Instructions to follow: Which lines in the records below contain the string "Disparities"? Pick out and copy each of those lines in full, treating uppercase and lowercase as different.

**** Data to process ****

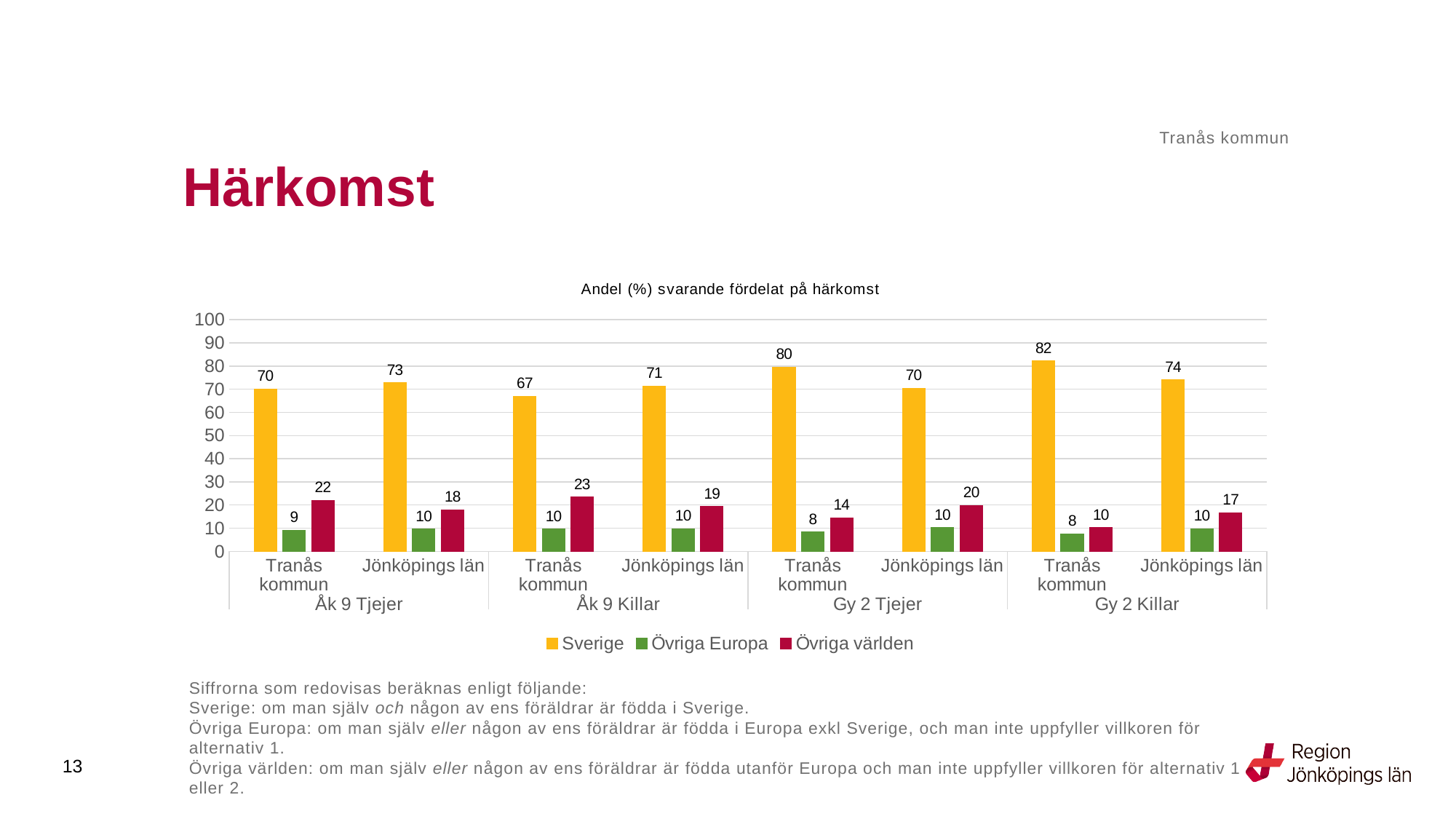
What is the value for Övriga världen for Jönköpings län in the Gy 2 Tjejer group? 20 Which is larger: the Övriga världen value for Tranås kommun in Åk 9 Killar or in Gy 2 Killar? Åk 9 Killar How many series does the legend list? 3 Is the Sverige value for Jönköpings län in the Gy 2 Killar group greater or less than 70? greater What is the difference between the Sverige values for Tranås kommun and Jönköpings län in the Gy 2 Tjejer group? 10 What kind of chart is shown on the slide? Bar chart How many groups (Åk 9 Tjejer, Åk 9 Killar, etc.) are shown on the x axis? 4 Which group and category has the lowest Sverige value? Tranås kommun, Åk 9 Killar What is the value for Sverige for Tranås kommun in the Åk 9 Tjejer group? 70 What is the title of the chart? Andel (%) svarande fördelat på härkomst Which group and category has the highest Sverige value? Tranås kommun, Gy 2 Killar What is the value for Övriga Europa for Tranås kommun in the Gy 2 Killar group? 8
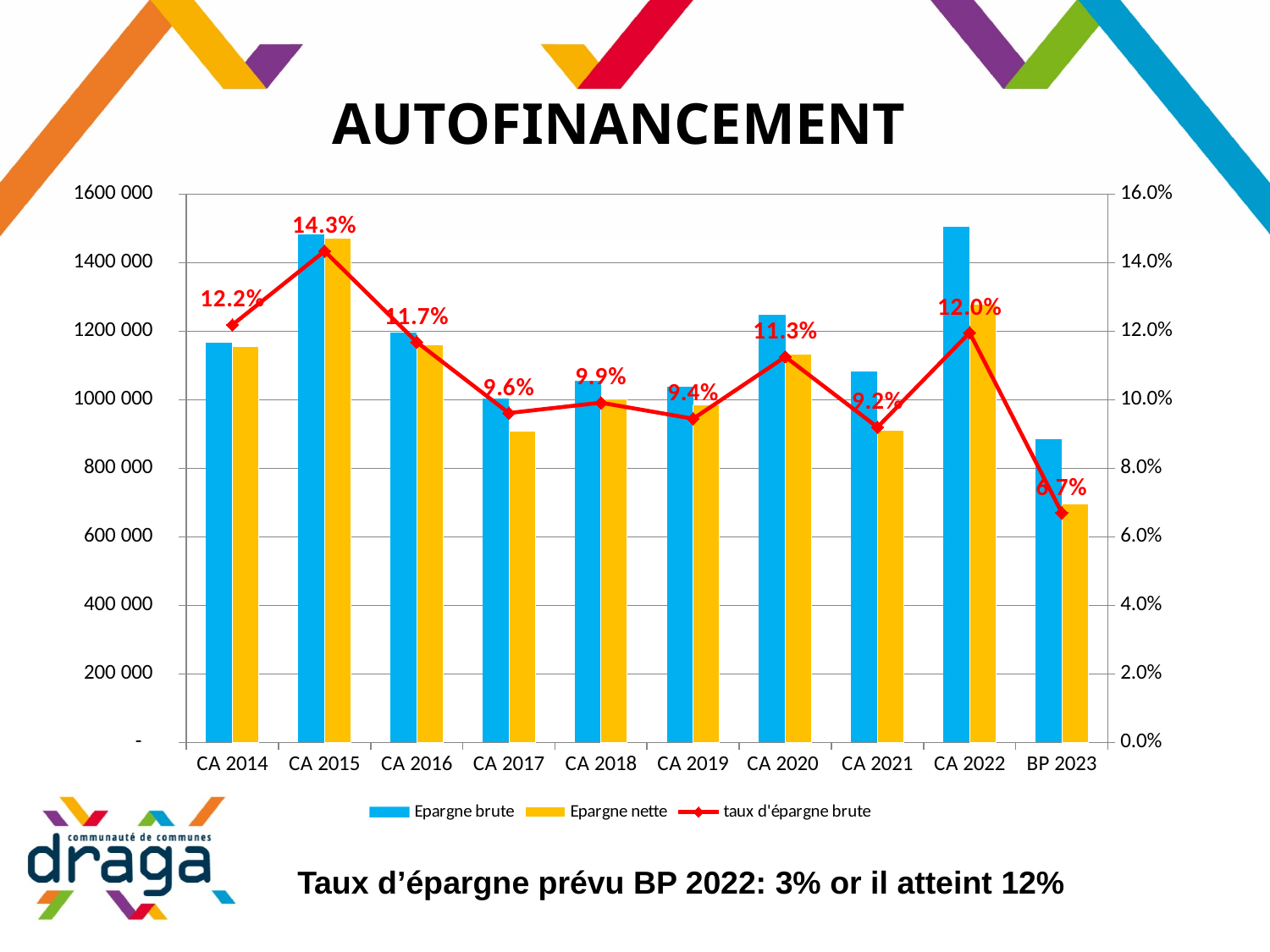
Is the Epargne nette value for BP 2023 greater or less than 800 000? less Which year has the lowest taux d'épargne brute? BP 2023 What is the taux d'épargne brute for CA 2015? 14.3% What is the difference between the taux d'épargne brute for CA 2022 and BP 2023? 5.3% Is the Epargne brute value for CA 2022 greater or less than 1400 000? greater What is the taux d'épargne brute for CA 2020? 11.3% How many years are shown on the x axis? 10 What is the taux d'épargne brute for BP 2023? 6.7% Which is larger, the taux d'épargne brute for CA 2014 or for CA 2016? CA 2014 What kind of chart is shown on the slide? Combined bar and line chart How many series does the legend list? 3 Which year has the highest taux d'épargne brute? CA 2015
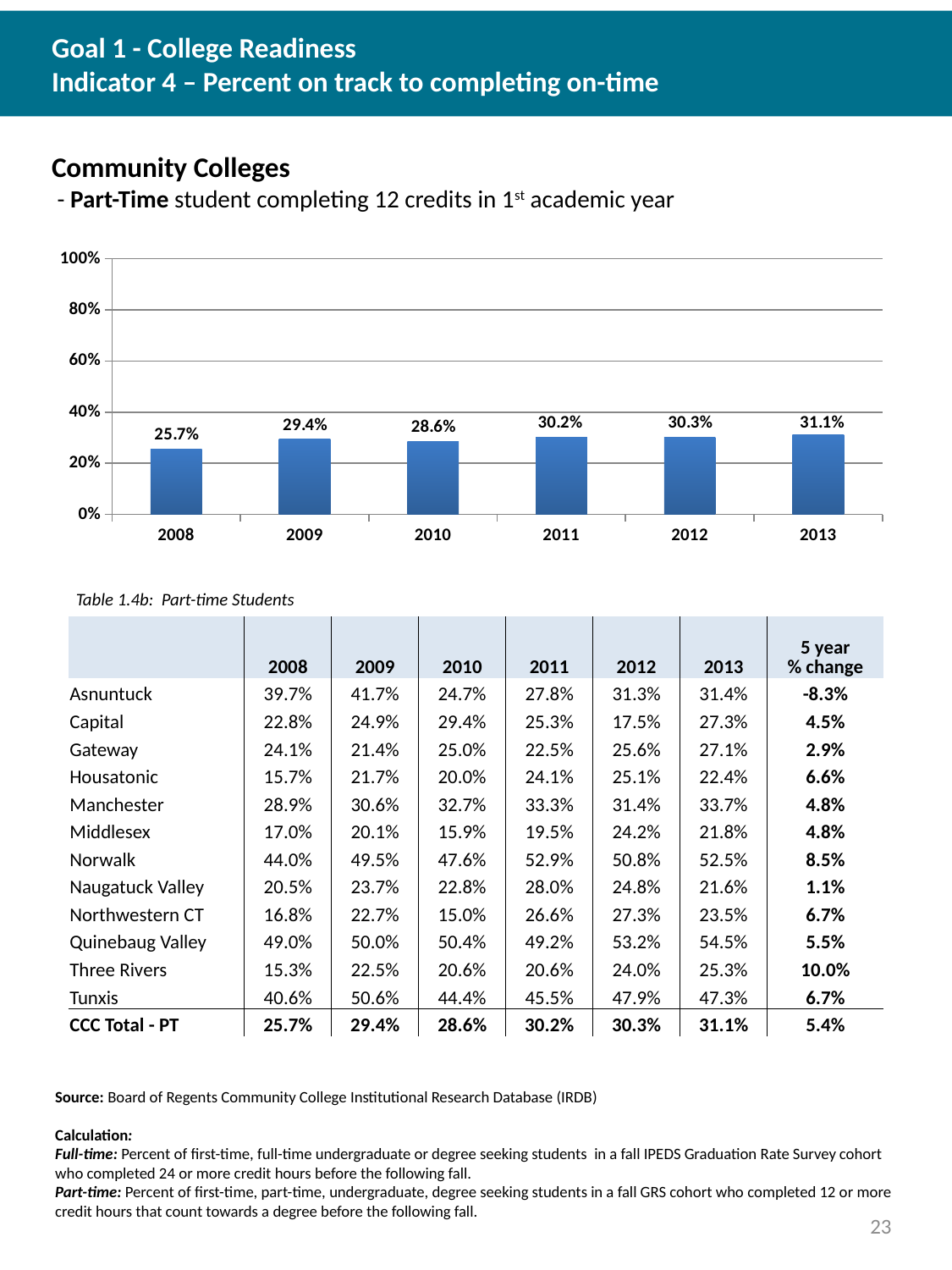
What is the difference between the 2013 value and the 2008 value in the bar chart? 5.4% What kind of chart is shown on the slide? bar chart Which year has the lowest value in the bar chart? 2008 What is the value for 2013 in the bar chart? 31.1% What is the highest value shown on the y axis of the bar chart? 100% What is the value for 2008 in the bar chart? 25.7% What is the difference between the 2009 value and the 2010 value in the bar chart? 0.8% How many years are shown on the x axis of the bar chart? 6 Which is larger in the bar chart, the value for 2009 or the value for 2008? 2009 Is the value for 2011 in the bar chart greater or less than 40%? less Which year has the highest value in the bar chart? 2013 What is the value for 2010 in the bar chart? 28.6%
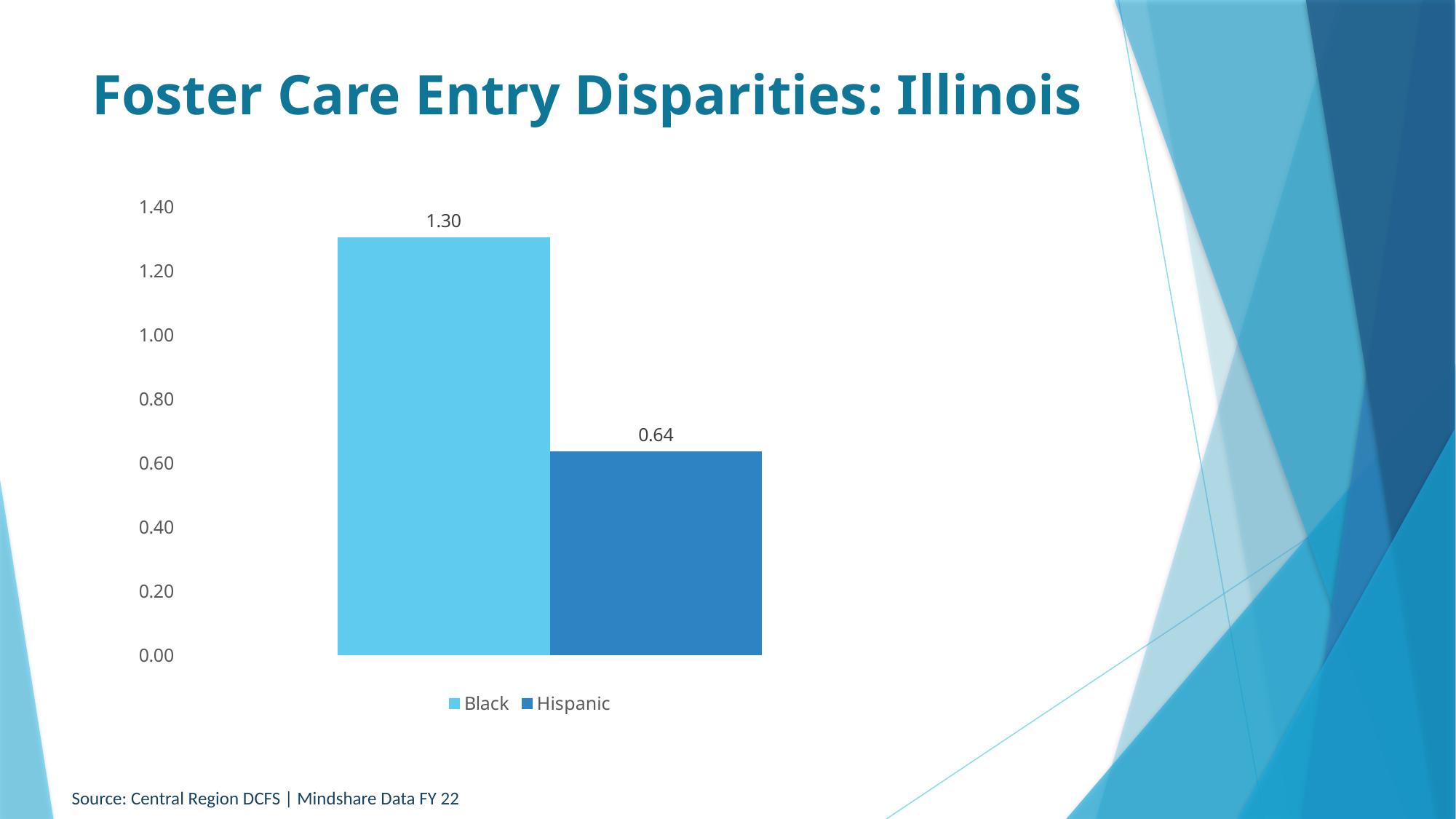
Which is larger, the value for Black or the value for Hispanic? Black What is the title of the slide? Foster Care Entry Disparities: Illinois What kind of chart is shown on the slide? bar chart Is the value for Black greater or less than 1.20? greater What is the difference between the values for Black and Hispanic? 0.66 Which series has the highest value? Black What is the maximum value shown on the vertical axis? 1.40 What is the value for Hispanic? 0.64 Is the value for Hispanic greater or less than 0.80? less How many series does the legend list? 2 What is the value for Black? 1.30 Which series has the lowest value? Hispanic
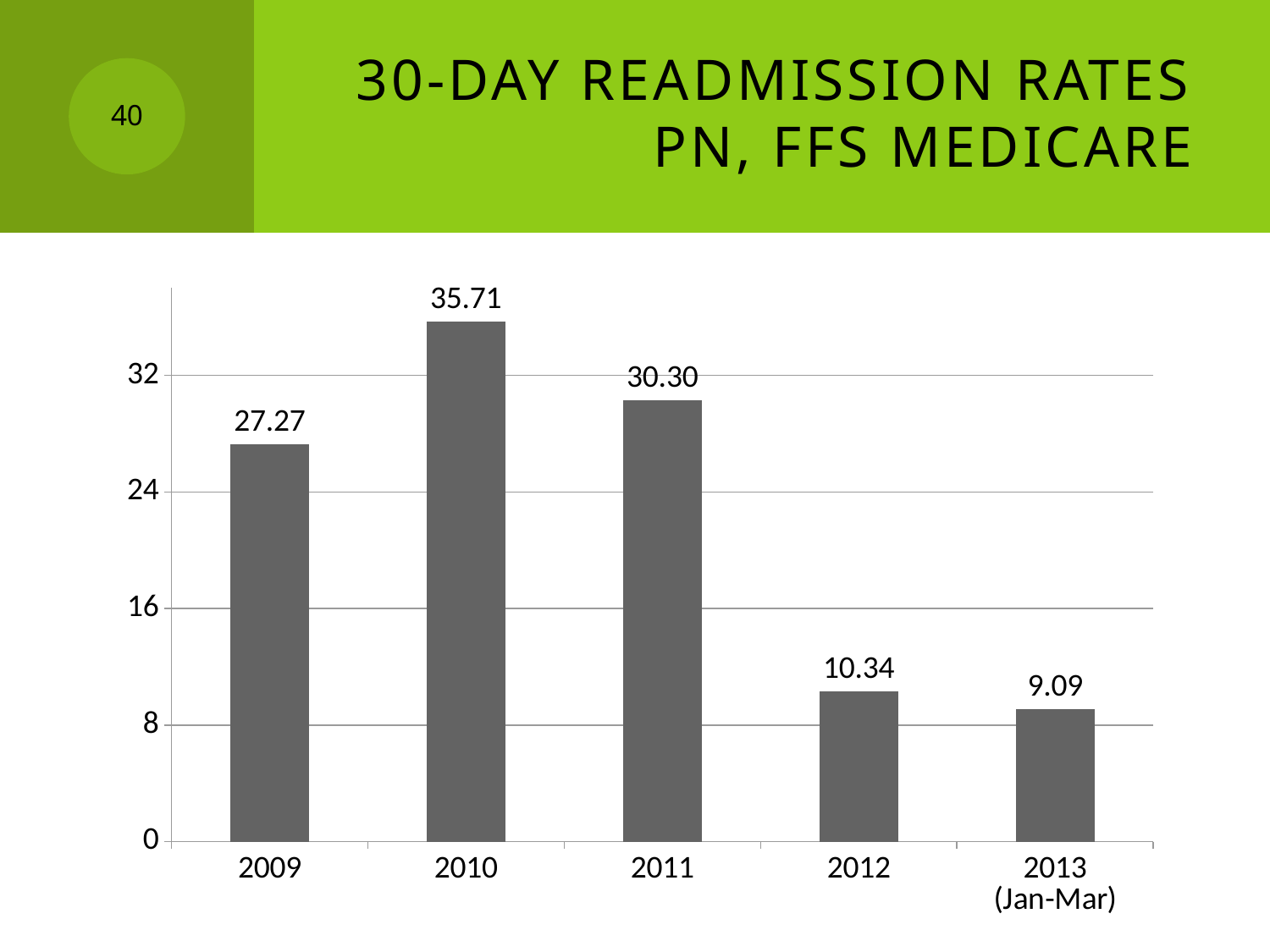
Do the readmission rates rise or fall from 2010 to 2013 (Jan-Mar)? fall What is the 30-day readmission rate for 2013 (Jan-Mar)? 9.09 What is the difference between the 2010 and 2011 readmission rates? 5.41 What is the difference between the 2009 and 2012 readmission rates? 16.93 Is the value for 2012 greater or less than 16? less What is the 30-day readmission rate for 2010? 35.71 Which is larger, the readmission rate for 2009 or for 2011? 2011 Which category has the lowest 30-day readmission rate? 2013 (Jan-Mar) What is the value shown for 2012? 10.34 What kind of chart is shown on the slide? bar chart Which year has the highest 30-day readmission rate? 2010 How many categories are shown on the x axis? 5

****

Expected answer:
Which is larger, the value for Black or the value for Hispanic? Black What is the title of the slide? Foster Care Entry Disparities: Illinois What kind of chart is shown on the slide? bar chart Is the value for Black greater or less than 1.20? greater What is the difference between the values for Black and Hispanic? 0.66 Which series has the highest value? Black What is the maximum value shown on the vertical axis? 1.40 What is the value for Hispanic? 0.64 Is the value for Hispanic greater or less than 0.80? less How many series does the legend list? 2 What is the value for Black? 1.30 Which series has the lowest value? Hispanic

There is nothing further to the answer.